Pence woos 2016 anti-Trumpers to bankroll billion-dollar reelection
When Vice President Mike Pence appeared before some of the GOP’s most powerful donors at the iconic Pebble Beach golf course on Monday evening, he did something that would’ve been unthinkable a few years ago.
Over a surf and turf dinner, the vice president showered praise on Paul Singer, a prominent New York City hedge fund manager who spent millions of dollars in 2016 bankrolling TV ads painting Trump as “too reckless and dangerous to be president.”
But as the group of assembled Republicans — some of whom have been similarly skeptical about the president in the past — looked on, Pence praised the 74-year-old billionaire as a leading free-market thinker and thanked him for his years of financial support to the party and conservative causes.
The private dinner provides a window into a behind-the-scenes, Pence-led mission: to ensure that Republican givers who never came around to Trump in 2016 are on board for 2020. With Democrats already raking in colossal amounts of cash, Republicans estimate they’ll need to raise around $1 billion — a figure that will require the party’s donor class to be all-in.
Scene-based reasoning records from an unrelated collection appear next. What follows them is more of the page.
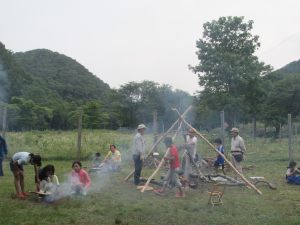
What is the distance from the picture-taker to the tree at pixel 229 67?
3038 centimetres

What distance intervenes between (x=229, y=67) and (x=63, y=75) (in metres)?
57.7

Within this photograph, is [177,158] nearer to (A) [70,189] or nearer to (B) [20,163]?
(A) [70,189]

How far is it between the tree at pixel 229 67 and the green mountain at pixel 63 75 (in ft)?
140

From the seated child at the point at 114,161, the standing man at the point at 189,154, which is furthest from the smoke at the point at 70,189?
the standing man at the point at 189,154

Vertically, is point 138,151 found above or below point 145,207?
above

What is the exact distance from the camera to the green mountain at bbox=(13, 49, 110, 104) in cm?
7671

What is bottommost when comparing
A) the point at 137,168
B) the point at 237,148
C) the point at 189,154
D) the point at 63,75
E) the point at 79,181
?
the point at 79,181

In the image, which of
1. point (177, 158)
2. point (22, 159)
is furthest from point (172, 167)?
point (22, 159)

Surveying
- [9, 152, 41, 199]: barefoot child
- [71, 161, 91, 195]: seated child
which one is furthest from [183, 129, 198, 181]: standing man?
[9, 152, 41, 199]: barefoot child

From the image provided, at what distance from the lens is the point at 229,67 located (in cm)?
3058

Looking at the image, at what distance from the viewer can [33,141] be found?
1997 cm

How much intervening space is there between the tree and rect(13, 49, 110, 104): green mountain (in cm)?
4276

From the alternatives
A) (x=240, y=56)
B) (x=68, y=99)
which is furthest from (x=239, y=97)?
(x=68, y=99)

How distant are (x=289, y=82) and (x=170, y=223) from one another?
4543 cm
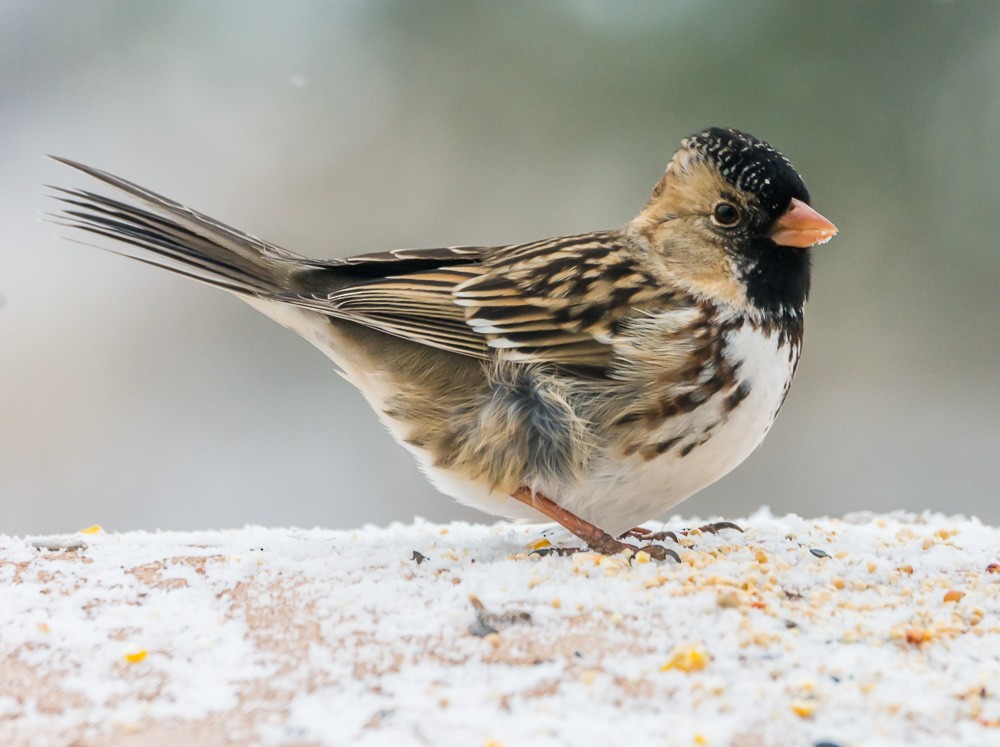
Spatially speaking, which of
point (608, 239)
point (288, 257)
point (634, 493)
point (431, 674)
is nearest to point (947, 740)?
point (431, 674)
Party officials also want to deprive any would-be Trump primary challengers of the financial oxygen they’d need to mount a campaign.
As it turned out, Pence had his eye on others at Pebble Beach. That evening, the vice president met privately with Warren Stephens, a 62-year-old Arkansas investment banker who, like Singer, was among the biggest contributors to the failed effort to thwart Trump. In 2016, Stephens gave a combined $5.9 million to a pair of super PACs that spent heavily to prevent Trump from winning the Republican nomination.